Contrary to popular belief, two are not always better than one. A duo of dueling squirrels making hell on your window sill? nope Two literal goblins haunting your basement? Thank you, we are satisfied with just the one.
But plenty of other things are just better in pairs, including shoes, lovebirds, and recipes that have the magical ability to become two related but wildly different dinners. As people in the beauty industry say about eyebrows: They’re sisters, not twins.
That’s our concept for this quartet (or octet, really) of Do-It-Yourself dinners that aren’t exactly meal prep, but happen to accomplish the same goal. You start with a double batch of a base sauce; Use half for one dish and turn the rest into a radically different meal the next night. Take the umami-rich miso and butternut squash soup from Rachel Gurjar, food editor at Epi, for example. It’s easy enough to prep for follow-up work on a weekday or lazy weekend day — just cook diced butternut squash with shallots, garlic, and ginger, along with some sweet white miso and a dash of maple syrup, and blend until bright orange, silky smooth smooth soup.
If you double the amount, you’ll have plenty to eat the next day. (You don’t really need to tell us how to make this part.) But this soup also turns into a sauce you can poach cod fillets in. The fish flakes beautifully in the bowl and its subtle flavor pairs beautifully with the salty-sweet soup. Don’t forget the chili crisp.
If you like this trick, we have a few others for you. Kendra Vaculin, food editor at Epi, addresses her favorite combination of green olives and roasted peppers in a jar, blending in a thick, rich tomato sauce that’s equal parts sweet, smoky, and salty. It’s exactly what you want with pasta — specially baked pasta smothered in melty mozzarella, because wintertime calls for ribbed fare.
Alternatively, you can use the same sauce recipe for an easy AF stew with shrimp and rice. It takes a slightly different approach to the baked noodles with the addition of cumin and turmeric, which add an extra dimension of spice to the dish that pairs well with sweet, fresh-tasting shrimp.
Don’t eat meat? Vegan friends (and friends of vegans), we don’t leave you out. Epi contributor Jocelyn Ramirez begins her take on the two-way sauce technique with a strong chili sauce that calls for two flavors of dried chilies: fruity, spicy guajillos and roasted, sweet anchos or pasillas. This forms the basis of a platter of enchiladas filled with mashed potatoes, flavored with roasted garlic, umami-rich nutritional yeast, and mushroom powder for an extra savory bite.
The next evening, the same smoky-sweet chilli sauce becomes the basis of a vegan menu. Since Menudo’s traditional tripe isn’t exactly plant-based, Ramirez reaches for dried, ruffled snow mushrooms, which are pleasantly chewy when plumped and soak up the sauce well along with the cornmeal.
want another one we have you Rachel Gurjar’s paneer bhurji-inspired sauce is the easiest of them all. First, fry a few slices of paneer in hot oil until brown and crispy on the outside. Remove from the pan and add a handful of flavors and warm spices — onion, garlic, jalapeño, ginger, cumin, mustard, coriander, cayenne, turmeric — and a can of tomatoes before returning the crumbled paneer to the sauce . The resulting chunky sauce makes an excellent filling for roasted peppers, especially when they take on a hint of char in the heat of the oven.

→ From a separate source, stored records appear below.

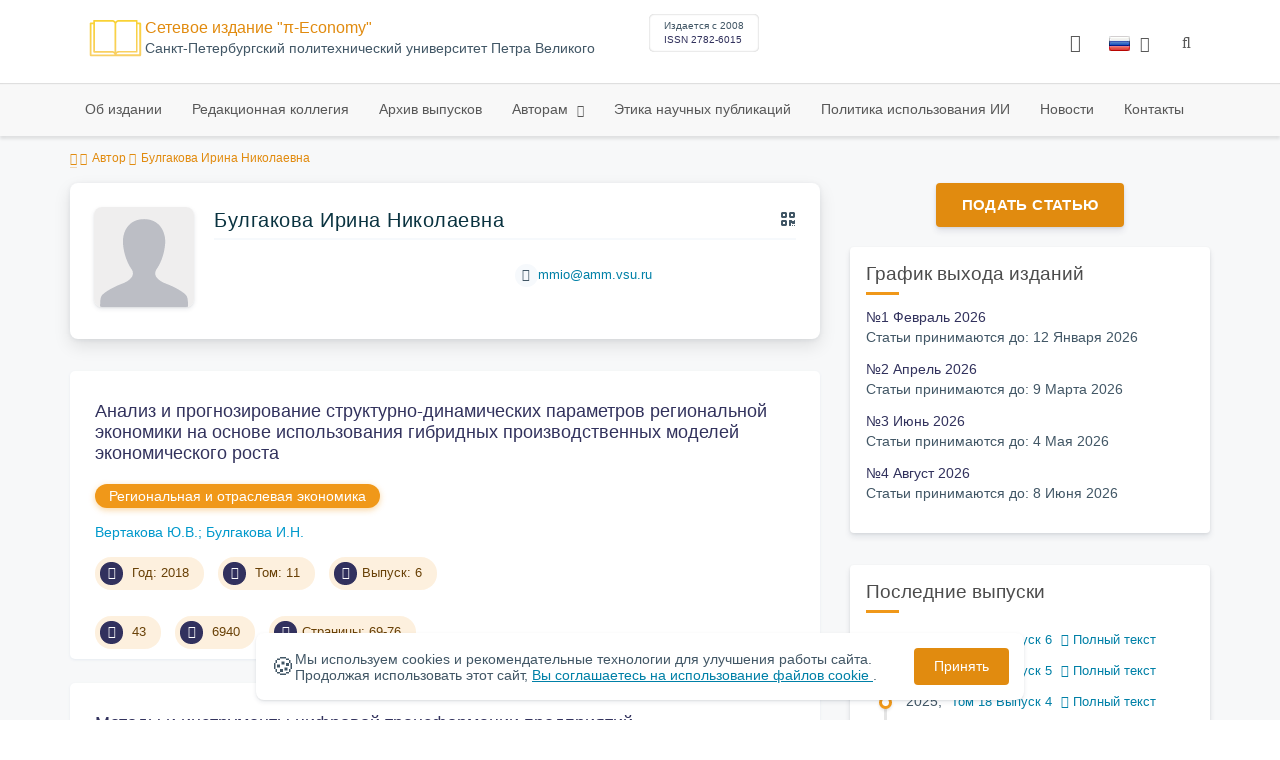

--- FILE ---
content_type: application/javascript
request_url: https://economy.spbstu.ru/js/statistics.js
body_size: 314
content:
$(document).ready(function() {
  $('.download-volume').on('click', function() {
    var $this = $(this);
    var id = $this.attr('rel');
    $.post(MAIN + 'ajax/', {type: 'download_volume', id: id});
    var $counter = $('.j-issue[data-volume-id="' + id + '"] .volume-counter-download');
    if ($counter.length) {
      $counter.text(+$counter.text() + 1);
    }
  });

  $('.download, .watch').on('click', function() {
    $.post(MAIN + 'ajax/', {type: 'download', id: $(this).attr('rel')});
    if ($(this).closest('div').parent().find('.down_counter').length) {
      var cnt = +$(this).closest('div').parent().find('.down_counter').text() + 1;
      $(this).closest('div').parent().find('.down_counter').text(cnt);
    }
  });
});
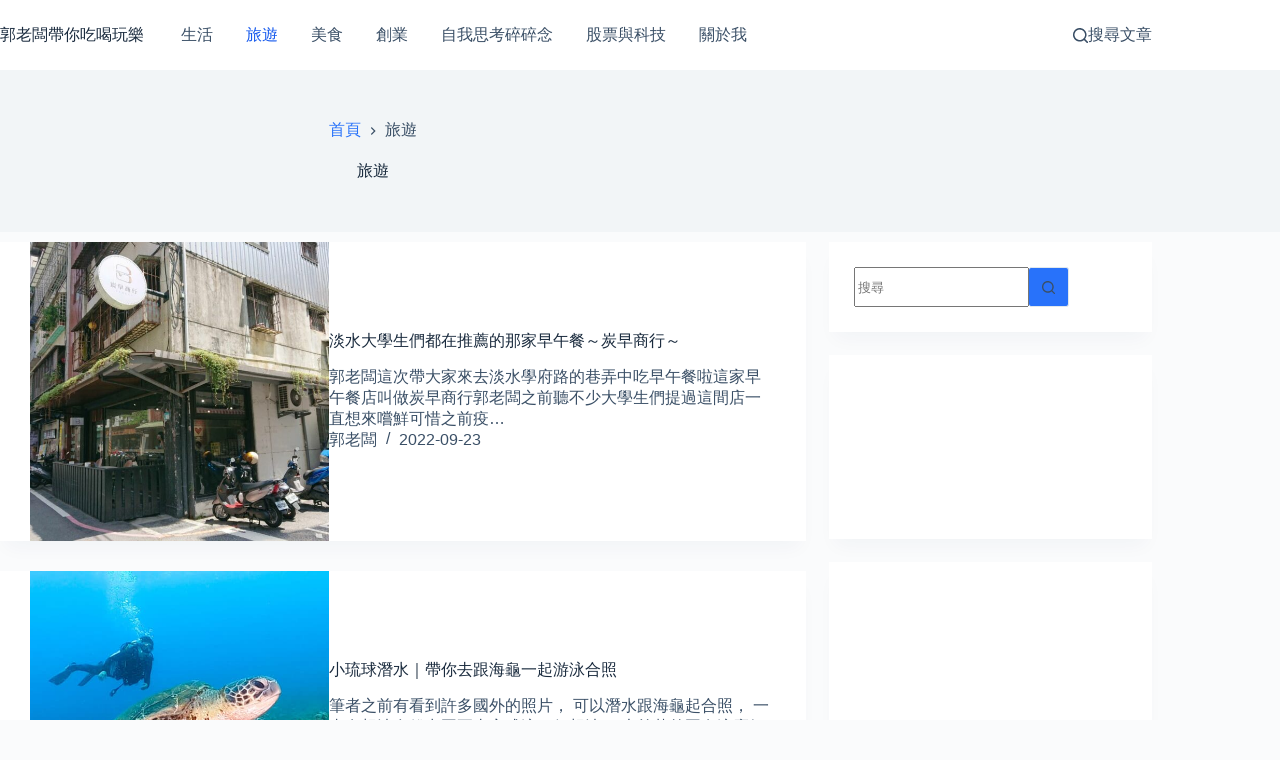

--- FILE ---
content_type: text/html; charset=utf-8
request_url: https://www.google.com/recaptcha/api2/aframe
body_size: 258
content:
<!DOCTYPE HTML><html><head><meta http-equiv="content-type" content="text/html; charset=UTF-8"></head><body><script nonce="i0SJG-_HKUCyUYMb1yys7g">/** Anti-fraud and anti-abuse applications only. See google.com/recaptcha */ try{var clients={'sodar':'https://pagead2.googlesyndication.com/pagead/sodar?'};window.addEventListener("message",function(a){try{if(a.source===window.parent){var b=JSON.parse(a.data);var c=clients[b['id']];if(c){var d=document.createElement('img');d.src=c+b['params']+'&rc='+(localStorage.getItem("rc::a")?sessionStorage.getItem("rc::b"):"");window.document.body.appendChild(d);sessionStorage.setItem("rc::e",parseInt(sessionStorage.getItem("rc::e")||0)+1);localStorage.setItem("rc::h",'1768647824857');}}}catch(b){}});window.parent.postMessage("_grecaptcha_ready", "*");}catch(b){}</script></body></html>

But for an excellent on-the-go snack, spoon a thick layer of the sauce onto some bread – crusty country bread or plain white bread or whatever you have. Top with shredded cheddar or mozzarella, sliced onions and cilantro and then pan fry this big boy in butter until golden and crispy all over. Dip the sandwich in ketchup between bites to enhance it even further.
With these basic recipes in your back pocket, you’ll have a week’s dinner situation in order. And sure, eight four-sauce dinners might look a lot like this too much of Food – but remember, you also have to feed all those goblin mouths in the basement.